One of the words I’ve heard people use to describe me with is STRONG.
I can tell you, I don’t feel strong most days. In fact, most days I feel anxious about things I shouldn’t feel anxious about. Such as my youngest son coming home for his week with me, texting someone to ask a question, phoning someone even if it’s family just to have a casual chat, making a decision about anything. I shouldn’t but I do, and I just move through it without thinking about it too much because if I don’t, it’ll cripple me.
I don’t want to let it control me, but me control it.
Easier said than done.
So, when someone describes me as strong, I wonder what they see in me to think that way.
Well, it certainly isn’t muscles these people are looking at. If I did any of the body builder poses, you’d notice mine hanging around relaxing, not entertaining the viewers.
If it was someone else, and I was telling them they were strong, what would influence me to say that about them? What makes a person strong?
That is how they hold up under extreme circumstances, when the going gets tough, or if a difficulty goes on for what may seem like forever with no end in sight. Do they give up easily, or do they fight til the end regardless of failing or winning?
How is their mind tackling the situation? Blaming, holding grudges, anger, avoiding the issue, refusing to talk about what’s happened and possible solutions, silent treatment. Or maybe they’re refusing to let it defeat them and forging a way through it because they’re focused on what’s on the other side when it’s all over.
This is the way a person sees things. They can be totally negative which is obviously not helpful because if you feel like there is no hope, you won’t try at anything. However, being totally positive is also a danger because it can be a tool for not having to deal with anything, pretending everything is ok, or it will just work itself out because it’s not that big of a deal. Denial can sound and look like the person is handling things and can be believable to the person enquiring about their wellbeing.
Their traumatic experiences.
What a person has had to endure, especially when there truly isn’t any help available at all can be inspiring. The things they had to do when their Will to live was at its loudest shows character and builds resilience.
Having heard their story and considering all they went through, the type of person they have grown into because of it, and how it’s effected the way they view the world, people and life as a result, is what I think about when describing someone as strong.
Nobody is strong through everything in life. Sometimes, we crash and burn. Other times we fly out of the fire renewed and inspired to do things differently.
Thinking about how people have described me as strong, I can see where they would gather that conclusion from……
1. Endured bullying at school from 1981 to 1990.
2. Was sexually assaulted at 8 years old by my cousin, and my Grandfather tried to tongue kiss me when I was roughly 13 years old.
3. Married three times.
4. Four abusive relationships, one nearly killing me.
5. Have survived abuse over a period of 36 years of my life.
6. My friends betrayed me.
7. Three miscarriages.
There’s so much more I could write down.
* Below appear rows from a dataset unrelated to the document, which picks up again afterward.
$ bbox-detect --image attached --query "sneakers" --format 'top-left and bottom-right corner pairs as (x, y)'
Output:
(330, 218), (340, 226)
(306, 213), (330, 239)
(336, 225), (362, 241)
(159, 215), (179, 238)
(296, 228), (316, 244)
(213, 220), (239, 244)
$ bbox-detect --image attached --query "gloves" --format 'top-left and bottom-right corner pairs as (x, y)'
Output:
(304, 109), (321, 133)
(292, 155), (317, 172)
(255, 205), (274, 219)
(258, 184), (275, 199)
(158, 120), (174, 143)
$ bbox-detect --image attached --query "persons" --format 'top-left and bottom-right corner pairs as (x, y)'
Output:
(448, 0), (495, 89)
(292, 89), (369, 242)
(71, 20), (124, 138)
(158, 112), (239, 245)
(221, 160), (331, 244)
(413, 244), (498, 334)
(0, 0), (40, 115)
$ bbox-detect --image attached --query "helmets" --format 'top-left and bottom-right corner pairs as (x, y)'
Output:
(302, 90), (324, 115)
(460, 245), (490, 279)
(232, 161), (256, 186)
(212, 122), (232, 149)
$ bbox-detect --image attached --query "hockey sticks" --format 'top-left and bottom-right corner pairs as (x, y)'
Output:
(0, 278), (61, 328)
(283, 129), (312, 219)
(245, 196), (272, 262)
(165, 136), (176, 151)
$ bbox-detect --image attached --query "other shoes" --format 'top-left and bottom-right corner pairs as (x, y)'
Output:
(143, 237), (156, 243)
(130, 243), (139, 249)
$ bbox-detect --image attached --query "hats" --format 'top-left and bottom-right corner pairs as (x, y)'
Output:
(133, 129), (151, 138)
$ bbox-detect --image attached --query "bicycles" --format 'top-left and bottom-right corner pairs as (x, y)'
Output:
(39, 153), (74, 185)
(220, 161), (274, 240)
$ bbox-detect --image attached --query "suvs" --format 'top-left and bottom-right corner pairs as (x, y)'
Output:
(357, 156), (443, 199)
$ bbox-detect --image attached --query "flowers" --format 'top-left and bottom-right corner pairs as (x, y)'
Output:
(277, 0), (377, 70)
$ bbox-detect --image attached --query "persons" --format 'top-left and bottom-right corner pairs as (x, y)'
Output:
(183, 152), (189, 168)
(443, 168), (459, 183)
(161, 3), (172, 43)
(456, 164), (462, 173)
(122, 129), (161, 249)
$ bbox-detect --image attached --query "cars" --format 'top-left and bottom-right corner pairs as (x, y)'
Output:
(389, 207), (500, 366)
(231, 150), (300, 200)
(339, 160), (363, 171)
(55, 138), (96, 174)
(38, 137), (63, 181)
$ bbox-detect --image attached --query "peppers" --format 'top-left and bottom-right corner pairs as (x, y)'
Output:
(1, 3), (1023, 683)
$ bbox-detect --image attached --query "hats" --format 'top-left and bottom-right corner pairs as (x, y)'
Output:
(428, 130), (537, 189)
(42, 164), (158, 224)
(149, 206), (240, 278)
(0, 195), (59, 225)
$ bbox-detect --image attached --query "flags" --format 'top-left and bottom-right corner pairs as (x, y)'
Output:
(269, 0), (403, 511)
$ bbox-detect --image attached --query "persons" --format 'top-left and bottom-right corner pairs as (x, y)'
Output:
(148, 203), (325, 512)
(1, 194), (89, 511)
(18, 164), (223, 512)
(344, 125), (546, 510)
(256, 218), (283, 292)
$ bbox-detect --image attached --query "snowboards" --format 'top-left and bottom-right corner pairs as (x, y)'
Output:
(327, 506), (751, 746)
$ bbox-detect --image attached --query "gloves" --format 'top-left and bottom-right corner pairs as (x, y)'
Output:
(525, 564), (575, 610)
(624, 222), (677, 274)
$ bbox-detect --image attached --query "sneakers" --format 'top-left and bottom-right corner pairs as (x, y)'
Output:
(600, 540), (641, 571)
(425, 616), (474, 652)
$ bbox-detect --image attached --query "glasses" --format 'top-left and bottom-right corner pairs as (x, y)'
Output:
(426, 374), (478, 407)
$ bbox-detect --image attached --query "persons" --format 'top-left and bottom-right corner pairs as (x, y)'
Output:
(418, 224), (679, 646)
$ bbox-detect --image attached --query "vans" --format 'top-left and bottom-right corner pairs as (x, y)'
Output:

That’s why I wrote a book and this strength I’m talking about, can be found within its pages. How I am still standing here being able to write this very blog is beyond me. I want to share what I’ve discovered about myself so others can also see it in their own lives with a “how-to” section at the end of each chapter.
Being able to recognise my own strength is so important to my overall health. Knowing the positives about myself is vital in being able to love me correctly.
Is it time you acknowledged your strengths? Remind yourself where you’ve come from and that you are a survivor!